• **Written instruction**:
Please go through the listing below and rename "white terrier dog" as "small white dog" wherever it appears, keeping everything else unchanged.
--- START Input records ---
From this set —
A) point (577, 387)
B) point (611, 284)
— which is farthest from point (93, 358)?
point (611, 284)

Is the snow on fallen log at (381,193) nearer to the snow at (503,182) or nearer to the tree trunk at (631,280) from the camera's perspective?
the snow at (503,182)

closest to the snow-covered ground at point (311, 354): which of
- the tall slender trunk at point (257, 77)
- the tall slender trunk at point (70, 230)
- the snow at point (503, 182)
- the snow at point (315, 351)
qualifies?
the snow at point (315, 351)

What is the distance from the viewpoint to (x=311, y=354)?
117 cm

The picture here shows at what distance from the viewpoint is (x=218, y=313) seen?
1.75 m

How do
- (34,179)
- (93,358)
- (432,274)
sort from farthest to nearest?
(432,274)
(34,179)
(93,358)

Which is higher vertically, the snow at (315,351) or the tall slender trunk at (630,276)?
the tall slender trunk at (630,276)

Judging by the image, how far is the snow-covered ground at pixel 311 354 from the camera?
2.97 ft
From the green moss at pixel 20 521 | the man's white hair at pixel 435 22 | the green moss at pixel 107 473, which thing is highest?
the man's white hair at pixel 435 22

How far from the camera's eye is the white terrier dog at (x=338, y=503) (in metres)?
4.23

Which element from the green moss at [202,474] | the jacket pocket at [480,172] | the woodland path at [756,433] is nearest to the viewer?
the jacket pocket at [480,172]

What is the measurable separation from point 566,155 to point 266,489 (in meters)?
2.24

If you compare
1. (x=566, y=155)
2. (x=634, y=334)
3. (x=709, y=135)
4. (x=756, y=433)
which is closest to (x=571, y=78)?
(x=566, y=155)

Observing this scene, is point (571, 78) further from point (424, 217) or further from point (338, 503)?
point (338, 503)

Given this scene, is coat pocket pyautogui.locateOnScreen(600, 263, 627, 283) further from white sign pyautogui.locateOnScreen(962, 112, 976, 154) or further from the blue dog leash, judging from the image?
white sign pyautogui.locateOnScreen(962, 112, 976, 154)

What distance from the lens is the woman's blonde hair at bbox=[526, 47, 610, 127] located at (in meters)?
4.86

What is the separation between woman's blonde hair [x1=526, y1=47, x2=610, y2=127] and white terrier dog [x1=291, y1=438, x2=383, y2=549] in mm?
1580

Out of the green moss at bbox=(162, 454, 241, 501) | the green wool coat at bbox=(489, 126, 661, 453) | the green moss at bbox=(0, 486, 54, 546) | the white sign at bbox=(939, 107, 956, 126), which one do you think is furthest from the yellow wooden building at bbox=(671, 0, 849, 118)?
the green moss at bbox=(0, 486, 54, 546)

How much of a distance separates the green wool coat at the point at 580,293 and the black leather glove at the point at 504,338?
--- END Input records ---
• **Written response**:
From this set —
A) point (577, 387)
B) point (611, 284)
— which is farthest from point (93, 358)?
point (611, 284)

Is the snow on fallen log at (381,193) nearer to the snow at (503,182) or nearer to the tree trunk at (631,280) from the camera's perspective?
the snow at (503,182)

closest to the snow-covered ground at point (311, 354): which of
- the tall slender trunk at point (257, 77)
- the tall slender trunk at point (70, 230)
- the snow at point (503, 182)
- the snow at point (315, 351)
qualifies?
the snow at point (315, 351)

What is the distance from the viewpoint to (x=311, y=354)?
117 cm

The picture here shows at what distance from the viewpoint is (x=218, y=313) seen?
1.75 m

How do
- (34,179)
- (93,358)
- (432,274)
sort from farthest to nearest?
(432,274)
(34,179)
(93,358)

Which is higher vertically, the snow at (315,351) or the tall slender trunk at (630,276)?
the tall slender trunk at (630,276)

Judging by the image, how far is the snow-covered ground at pixel 311 354 from the camera?
2.97 ft
From the green moss at pixel 20 521 | the man's white hair at pixel 435 22 | the green moss at pixel 107 473, which thing is highest?
the man's white hair at pixel 435 22

How far from the camera's eye is the small white dog at (x=338, y=503) (in metres)?
4.23

Which element from the green moss at [202,474] | the jacket pocket at [480,172] | the woodland path at [756,433] is nearest to the viewer?
the jacket pocket at [480,172]

What is the measurable separation from point 566,155 to point 266,489 (in meters)?
2.24

If you compare
1. (x=566, y=155)
2. (x=634, y=334)
3. (x=709, y=135)
4. (x=756, y=433)
which is closest to (x=571, y=78)?
(x=566, y=155)

Observing this scene, is point (571, 78) further from point (424, 217) or further from point (338, 503)?
point (338, 503)

Given this scene, is coat pocket pyautogui.locateOnScreen(600, 263, 627, 283) further from white sign pyautogui.locateOnScreen(962, 112, 976, 154) or further from the blue dog leash, judging from the image?
white sign pyautogui.locateOnScreen(962, 112, 976, 154)

What distance from the lens is the woman's blonde hair at bbox=[526, 47, 610, 127] located at (in meters)?
4.86

What is the separation between woman's blonde hair [x1=526, y1=47, x2=610, y2=127] and small white dog [x1=291, y1=438, x2=383, y2=549] in mm?
1580

Out of the green moss at bbox=(162, 454, 241, 501) | the green wool coat at bbox=(489, 126, 661, 453) | the green moss at bbox=(0, 486, 54, 546) | the white sign at bbox=(939, 107, 956, 126), which one do you think is furthest from the yellow wooden building at bbox=(671, 0, 849, 118)?
the green moss at bbox=(0, 486, 54, 546)

How much of a distance separates the green wool coat at the point at 580,293 and the black leather glove at the point at 504,338?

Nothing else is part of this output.